Paul Zulehner rechnet damit, dass bereits im kommenden Jahr der Weg zu den viri probati frei gemacht wird. Denn 2019 findet in Rom die Amazonas-Synode statt und nach gegenwärtigem Stand wird sich wohl die Mehrheit der Amazons-Bischöfe dafür aussprechen, auch verheiratete Männer zu Priestern weihen zu lassen: "Der Papst besucht die Amazonas-Synode und wie ich ihn kenne, dass er sagt: 'Der Geist Gottes wirkt nicht nur im Vatikan, sondern auch im Amazonas-Gebiet. Dann wird er sagen: Macht das bitte und ihr habt meine weltkirchliche Rückendeckung.'"
Auch der Osnabrücker Bischof Franz-Josef Bode ist sich sicher: Ein Beschluss der Amazonas-Synode würde Kreise ziehen. "Wenn man das in einer Region der Welt tut, dann hat das weltkirchliche Konsequenz."

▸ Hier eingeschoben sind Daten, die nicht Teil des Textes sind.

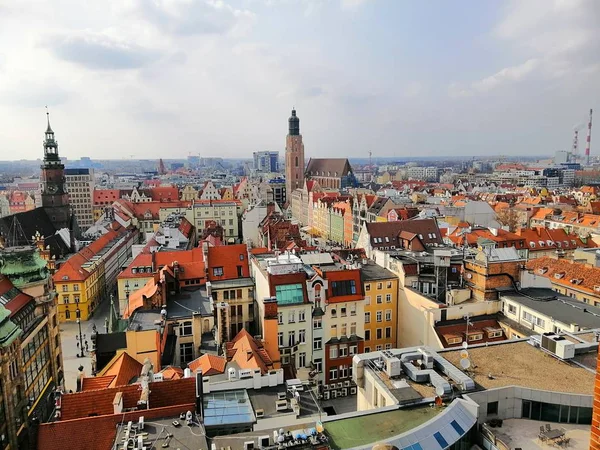 Linda foto aérea da cidade de Wroclaw, Polônia sob o céu nublado — Fotografia de Stock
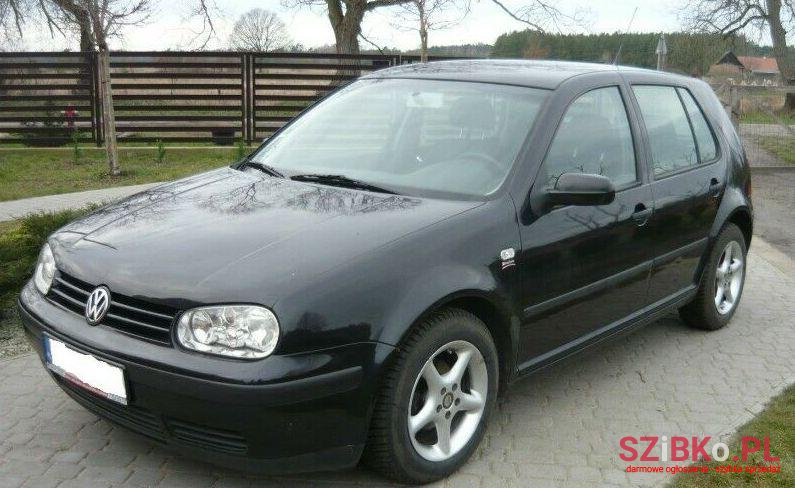 2000' Volkswagen Golf photo #1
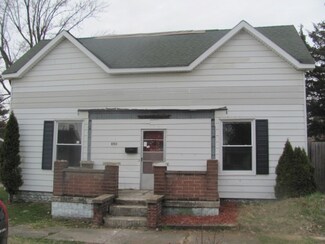 320 N Center St, Flora, IN 46929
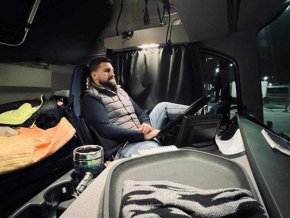 Андрей Новаков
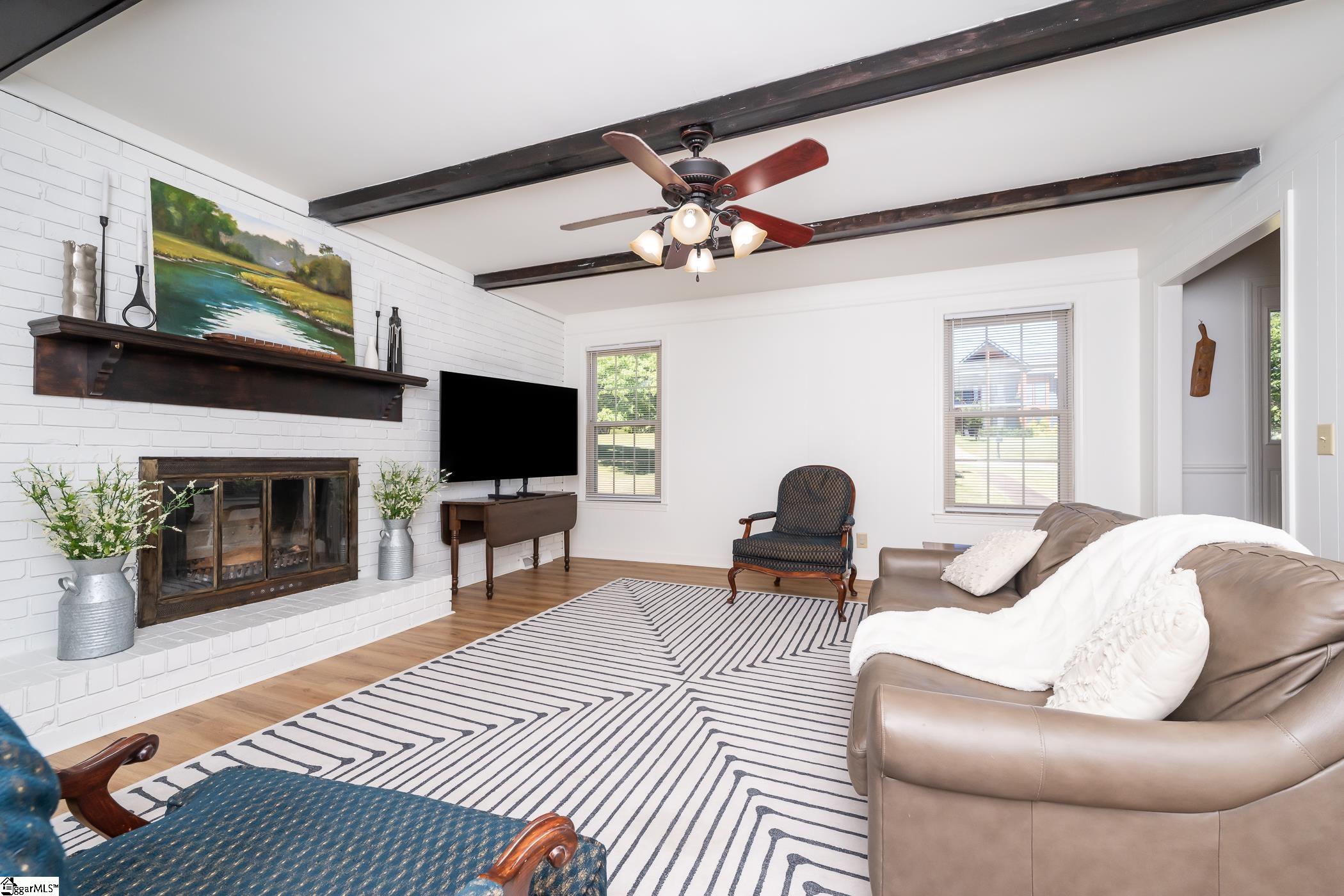 406 Mt Vernon Road Greer, SC 29651 - Photo 5 of 36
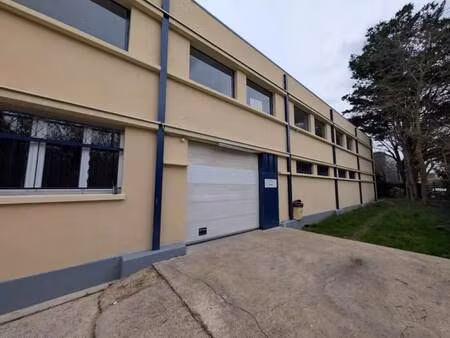 location local d’activités eaubonne 95600 209m²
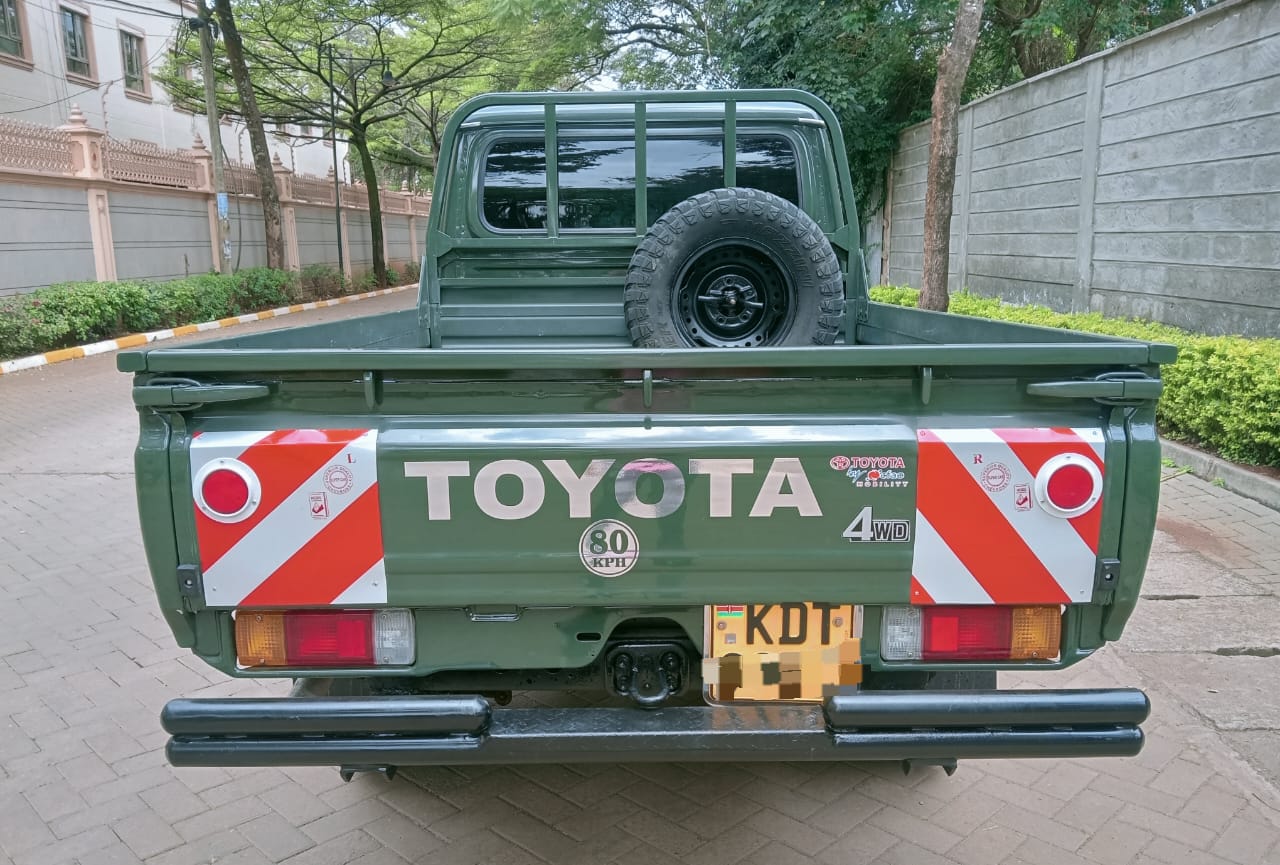 Toyota landcruiser pickup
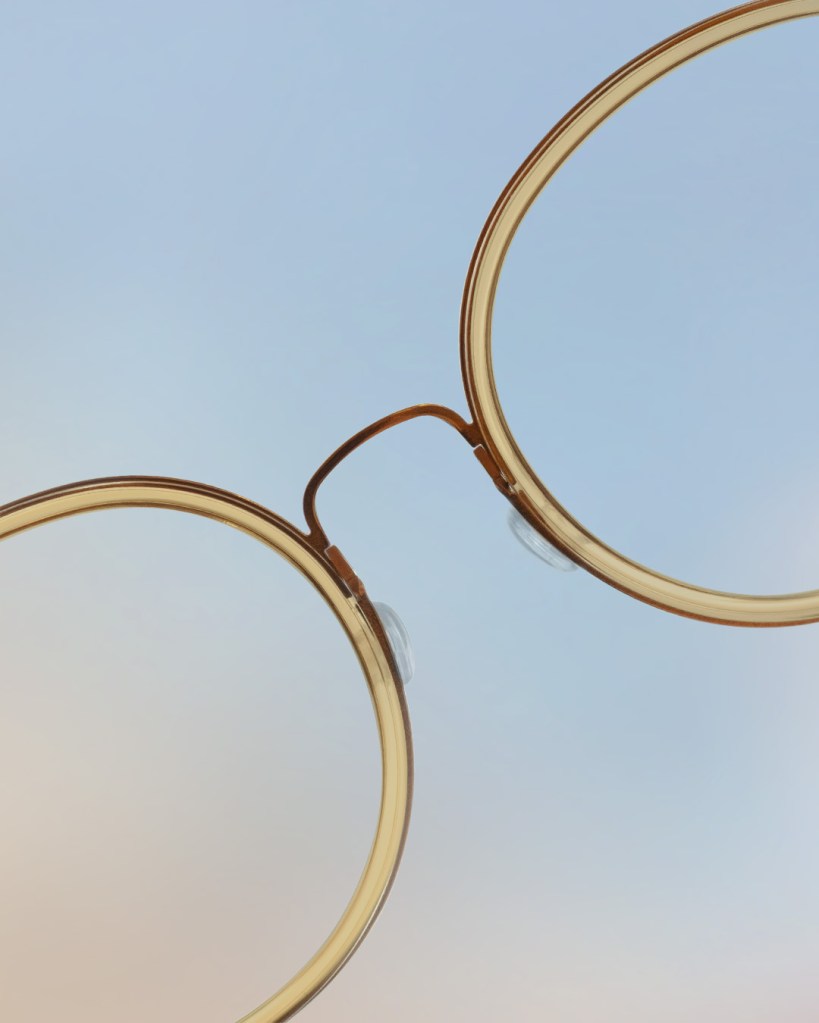 Showcasing an eyewear design with a subtle interplay of titanium and acetate that create a captivating visual appeal #VisionaryByDesign #LINDBERG #LINDBERGeyewear

Model: 5804
Colour: P60, K223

Unter Papst Franziskus Chancen so gut wie seit Jahrzehnten nicht mehr

Nach einer von der katholischen Kirche in Auftrag gegebenen Studie gaben 54 Prozent von 8600 befragten Seelsorgern an, der Zölibat sei für sie nicht erfüllend. Fast 60 Prozent vermissen eine partnerschaftliche Beziehung, körperliche Intimität und Sexualität. Und rund ein Viertel würde sich wegen des Zölibats nicht noch einmal für den Priesterberuf entscheiden.
Die Anzeichen für eine Veränderung mehren sich. Die baden-württembergische Initiative Pro Concilio hat im vergangenen Jahr 12.000 Unterschriften gesammelt für die Forderung nach viri probati und der Weihe von Frauen. Im Rheinland und in Nürnberg haben Priester in offenen Briefen vehement den Priestermangel beklagt und Reformen gefordert. Und Kardinal Beniamino Stella, Leiter der Kleruskongregation des Vatikans, empfiehlt zumindest ein Nachdenken über die Weihe verheirateter Männer.
Vor diesem Hintergrund beklagt der Theologieprofessor Helmut Hoping, der eher zu den konservativen Vertretern seiner Zunft gehört: "Man kann sich schon fragen, warum eigentlich angesichts des Priestermangels dieses Thema von den deutschen Bischöfen nicht doch etwas offensiver angegangen wird."
Dabei stehen unter Papst Franziskus die Chancen für Reformen wie beispielsweise die Weihe verheirateter Männer so gut wie seit Jahrzehnten nicht mehr. Der Pastoralsoziologe Paul Zulehner ist überzeugt: "Ich glaube, wenn heute ein deutscher Bischof das machen würde, würde er in Rom keinen Protest mehr ernten."